Joshua Wallace, the highest vote-getter in the 2023 “vote for three” contest, resigned before Monday’s controversial vote, and told Wayne Week that given recent developments in the town, he felt uncomfortable being one of the faces of the local government.
But he stressed that he loves his community and hopes to be a part of solutions for his friends, family members, and neighbors in the future.
And even though Commissioner Robert Hooks died in early March, his seat still sits empty.
Thus, the change of government was decided by a board that was only 60-percent whole.
Johnson said that fact pattern makes him —
and dozens of his neighbors — uncomfortable. So, too, does the fact that Johnston, Thomas, West, and Langston, will be the ones who ultimately decide who will fill the remaining seats because they “purposely avoided” pursuing a special election.
“Three of the people on the board will be appointed by the board — not voted on by the town,” he said. “This has been a dictatorship since Day One. They want yes men. Dissent in government is necessary.”
It is unclear what repercussions, if any, Pikeville will face for undermining the advice of Folwell and the Local Government Commission.
But sources familiar with the happenings inside Town Hall told Wayne Week Tuesday that now that the government change is set to take hold in two weeks’ time, Town Manager Tim Biggerstaff is on his way out.
“Garrett wants him gone. He’s wanted him gone for a long time,” said the source, who asked for anonymity to speak freely on confidential personnel information they had knowledge of. “He wants total control. He wants to be the king of Pikeville. I hate to say it, but I pray the state comes back to town and takes us over again. If they don’t, we might not have a charter by the time these residents have a chance to vote this man out next November. And trust me, he has virtually zero support in this community. If my dog was on the ballot, he’d beat him.”
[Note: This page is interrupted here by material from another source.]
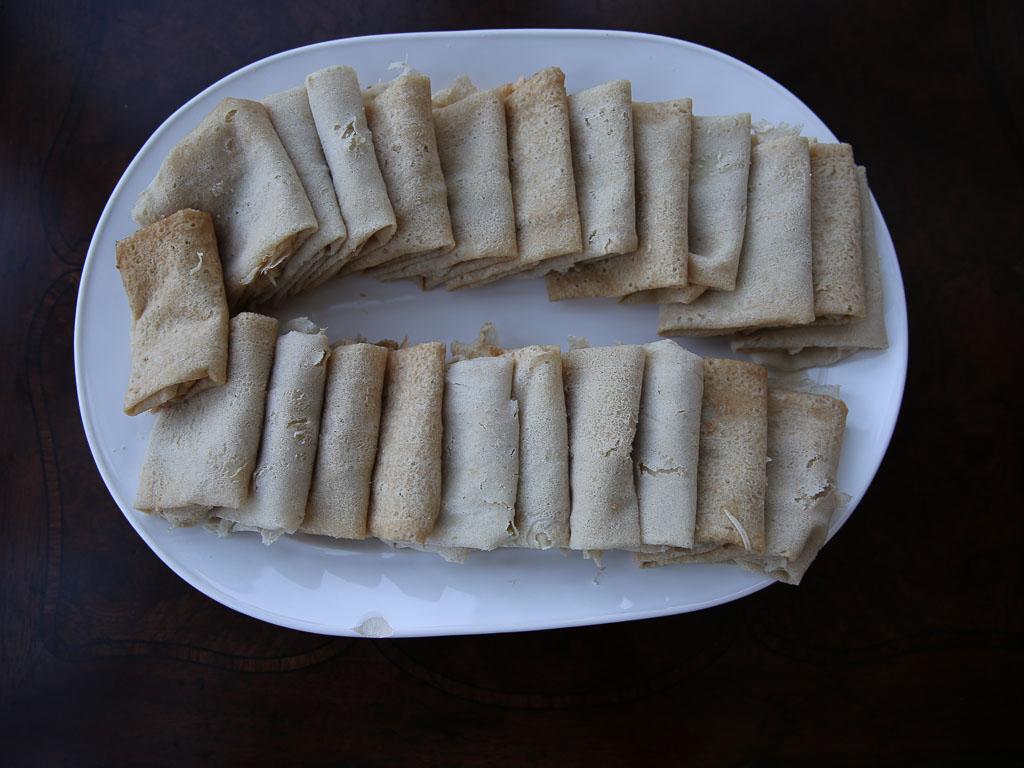 Kisra, individual kisra leaves folded for serving. South Sudanese food. Sudanese food.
Resident Katie Chegwidden said she was “disgusted” by what she characterized as a blatant power-grab in a small town.
“You think you’re higher than everyone. But you’re a commissioner in a town of 800 people. That’s it,” she said. “You’re a mayor to a town full of 800 people and that’s it. I’ve never been so disgusted by this town, and I’ve lived here my whole life.”
But Johnson and several other residents who spoke out against what they had just witnessed said the mayor’s efforts will ultimately backfire — that it won’t be long before town residents send him, and any other board member who thinks they are “above the people” a message at the polls.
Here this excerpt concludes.